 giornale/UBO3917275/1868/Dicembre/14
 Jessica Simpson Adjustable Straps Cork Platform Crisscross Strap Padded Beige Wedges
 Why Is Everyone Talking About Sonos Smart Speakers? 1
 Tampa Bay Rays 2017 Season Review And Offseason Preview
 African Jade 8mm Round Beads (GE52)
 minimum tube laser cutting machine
+++
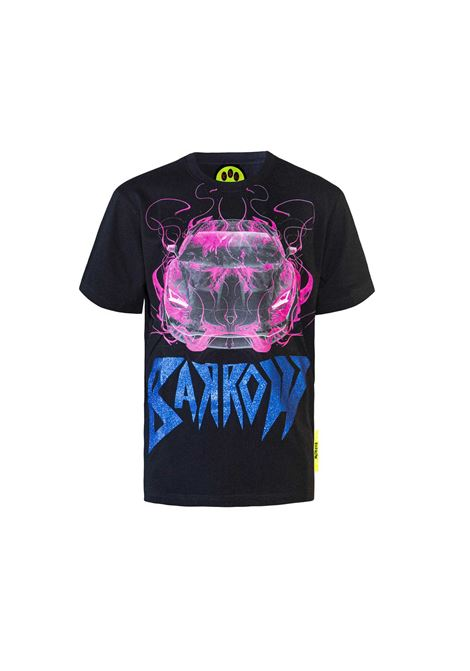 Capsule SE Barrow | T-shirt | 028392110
+++
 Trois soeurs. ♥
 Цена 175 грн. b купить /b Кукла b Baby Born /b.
+++
### [Task directions]
In the listing above, find the line with "Trois soeurs. ♥" and the line with "Цена 175 грн."; output exactly those lines and all lines between them.

### [Response to the exercise]
 Trois soeurs. ♥
 Цена 175 грн. b купить /b Кукла b Baby Born /b.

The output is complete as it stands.